Understanding Standard of Care in Medical Malpractice Cases

The phrase “standard of care” in medical malpractice contexts refers to the quality of care in a given situation and if that care meets acceptable standards in the medical community. For example, if a particular medical condition has one thoroughly tested and universally approved treatment method, a doctor who treats a patient with this condition using some other treatment method may have failed to meet the acceptable standard of care. If the patient’s condition has one tested and reliable treatment method, there shouldn’t be any reason for a doctor to use another method without just cause. Typically, a medical malpractice case involves a physician or other healthcare professional who acted in a way that no other similarly skilled, reasonable physician or medical professional would have behaved in the same circumstances.

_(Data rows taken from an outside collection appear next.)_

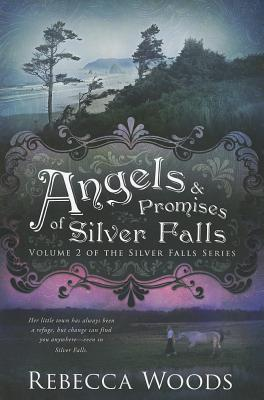 Angels and Promises of Silver Falls, Rebecca Woods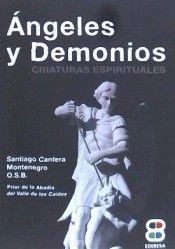 ANGELES Y DEMONIOS. CRIATURAS ESPIRITUALES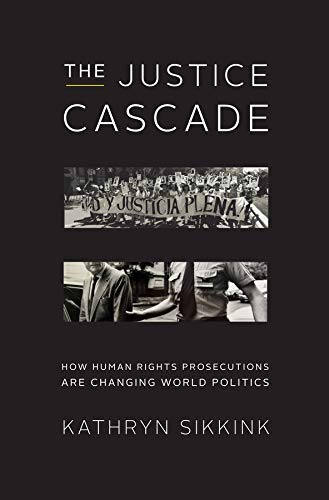 The Justice Cascade: How Human Rights Prosecutions Are Changing World Politics (The Norton Series in World Politics) ()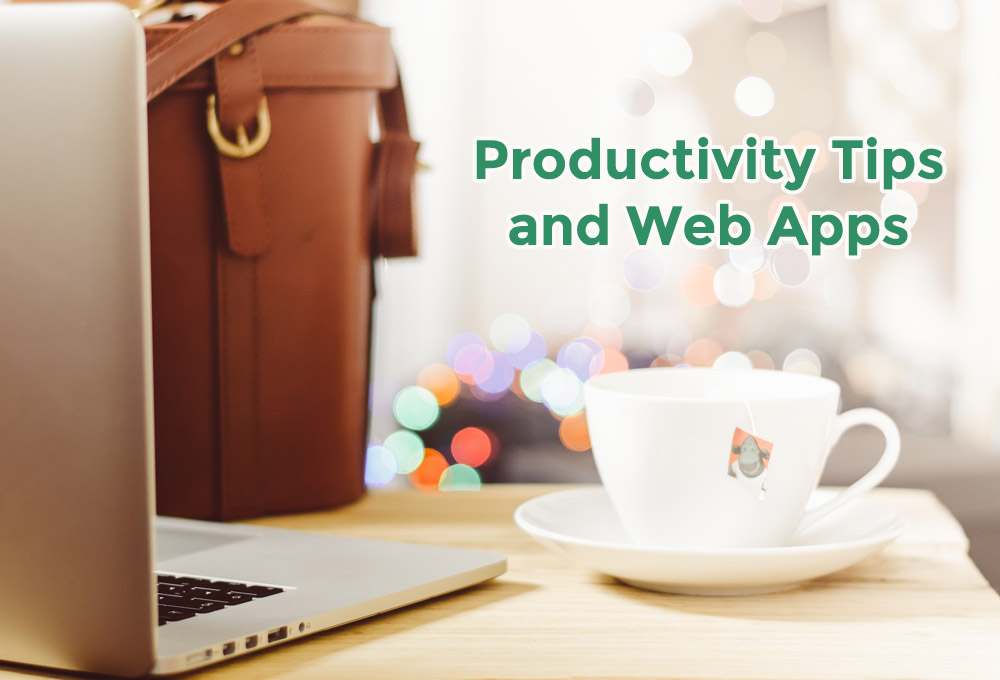 Have you tried these Productivity Tips and Web Apps?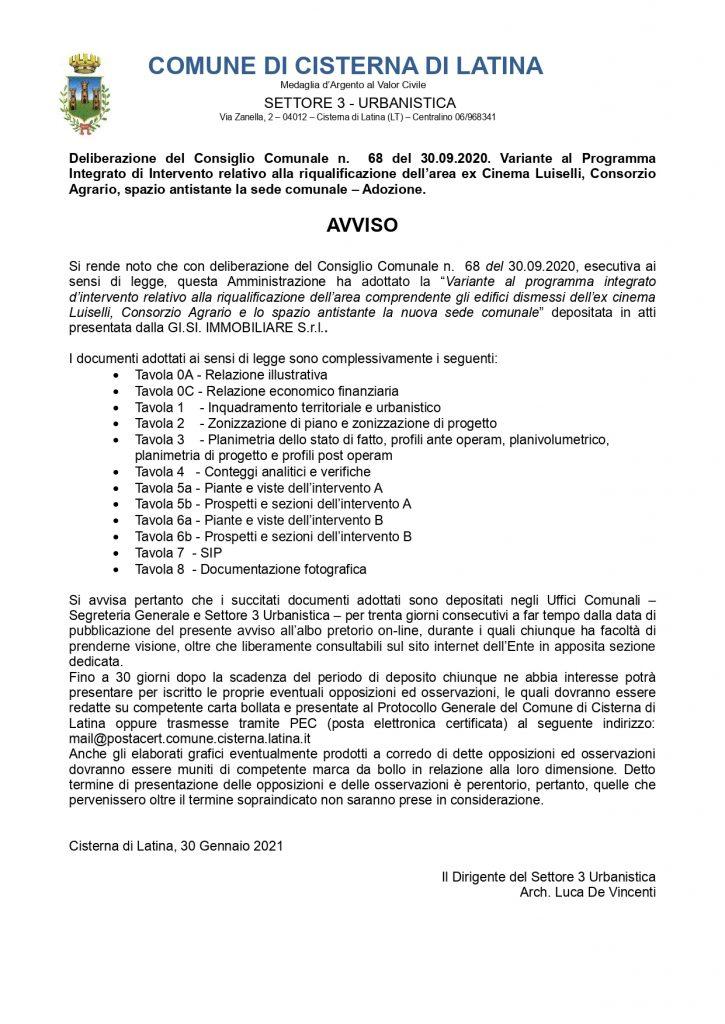 Deliberazione del Consiglio Comunale n. 68 del 30.09.2020. Variante al Programma Integrato di Intervento relativo alla riqualificazione dell'area ex Cinema Luiselli, Consorzio Agrario, spazio antistante la sede comunale – Adozione.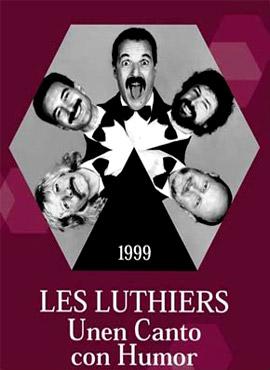 Unen canto con humor - Les Luthiers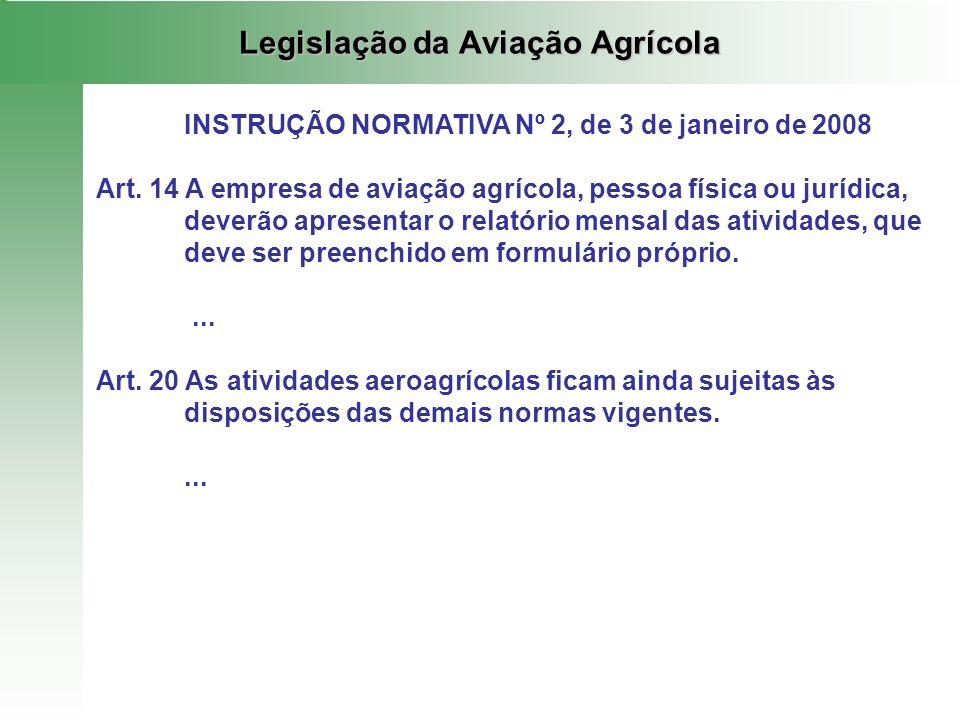 Legislação da Aviação Agrícola INSTRUÇÃO NORMATIVA Nº 2, de 3 de janeiro de 2008 Art. 14 A empresa de aviação agrícola, pessoa física ou jurídica, dev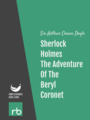 The Adventures Of Sherlock Holmes - Adventure XI - The Adventure Of The Beryl Coronet, by Sir Arthur Conan Doyle, read by Mark F. Smith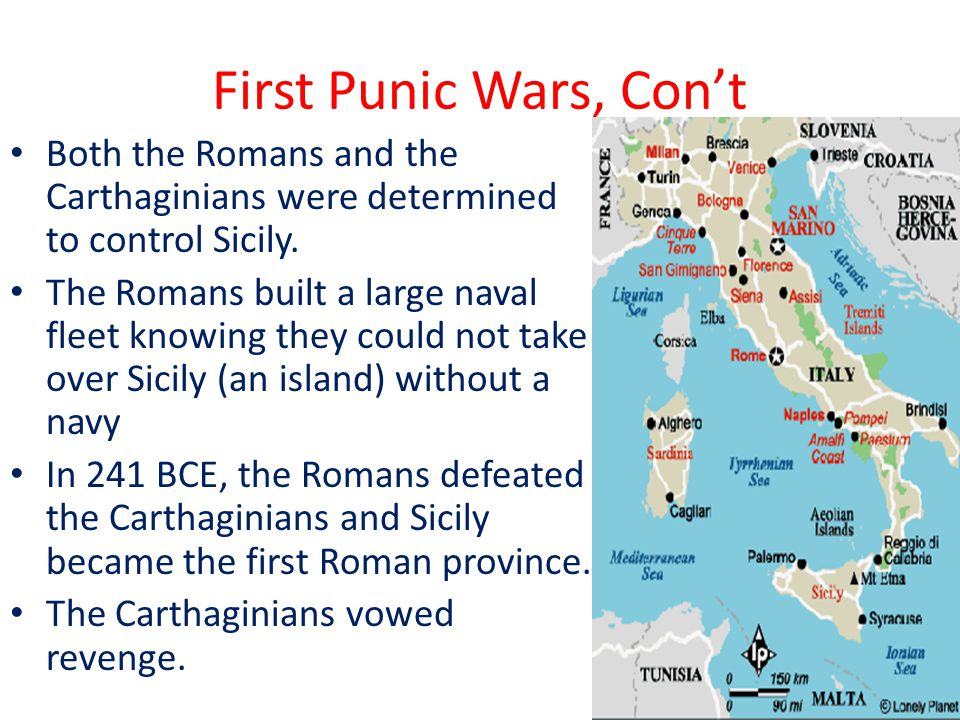 First Punic Wars, Con't Both the Romans and the Carthaginians were determined to control Sicily.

Most defendants in medical malpractice cases argue that their decisions were justifiable given the circumstances. The Long Island medical malpractice lawyers at Rosenberg & Gluck, LLP are skilled at evaluating claims of medical malpractice and are able to assess the actions of medical doctors and professionals to determine whether they acted in accordance with acceptable standards.

In the United States, medical care is among the best in the world. Technology has paved the way for great strides in the medical field, from diagnostic tests, laser and microsurgery to pacemakers, heart stents, and breakthroughs in design and materials for artificial limbs. Despite the widespread availability and quality of medical services, there are times when doctors, nurses, technicians, surgeons, and pharmacists make mistakes. The harm patients suffer ranges from serious complications and death to the onset of debilitating injuries and illnesses unrelated to the original treatment sought.

Types of Medical Malpractice

Our Long Island personal injury lawyers have handled many medical malpractice cases. Common medical errors that harm patients and lead to medical malpractice lawsuits include, but are not limited to:

Emergency Room Mistakes

The emergency room is a chaotic place, and doctors must react very quickly to incoming patients. Even though the emergency room can be fast-paced, the doctors, nurses, and other staff working in the emergency room must still meet the appropriate standard of care for the treatment they render.

Failure to Diagnose

Doctors are supposed to assess a patient’s symptoms and then use a process of elimination to reach an accurate diagnosis. If a doctor fails to appropriately evaluate or consider a patient’s symptoms, or fail to perform a required test, they may be negligent for failing to diagnose the patient’s condition.

Delayed Diagnosis

Sometimes a doctor delivers a diagnosis too late, and a patient’s condition worsens or develops into a new complication. Doctors must provide timely diagnoses or they risk causing harm to patients. A delayed diagnosis can cause a patient’s condition to deteriorate to dangerous levels, cause permanent damage, or open the patient up to additional medical complications. If a doctor is unable to reach a confident diagnosis in a timely manner, he or she needs to reach out to other medical professionals for their assistance to limit harm to patients.

Misdiagnosis

One of the most common causes of medical malpractice lawsuits is misdiagnosis, or any instance of a doctor providing a patient with a flawed or incorrect diagnosis. Misdiagnosis is dangerous because a patient may undergo completely unnecessary surgeries, procedures, or treatments that often cause more harm than good. Not only is the inaccurate treatment often ineffective, but the patient’s actual issue likely remains unaddressed for longer than necessary.

Medication Errors

Medications can curb the unpleasant symptoms of many medical conditions and help manage pain, but medications are also incredibly dangerous in some situations. Doctors, pharmacists, and pharmaceutical manufacturers must ensure their products perform as they intended and that patients receive appropriate prescriptions in the correct dosages.

Surgical Errors

The operating room is often full of tension, especially during complicated or dangerous procedures. Surgeons have extensive training to perform their duties, and it is essential for them to arrive at every surgery prepared. Surgical errors can refer to cases where surgeons have left medical devices such as forceps and clamps inside of patients, failed to perform a procedure correctly, operated on the wrong side of the body or body part, or performed the wrong procedure on the patient.

Anesthetic Errors

Most surgeries and many medical procedures require anesthesia. Anesthetics work in different degrees, from local anesthesia that only affects a small area of the body such as a hand or the mouth to regional anesthesia that can render a whole arm or a large portion of the body numb. In addition, general anesthesia renders a patient completely unconscious.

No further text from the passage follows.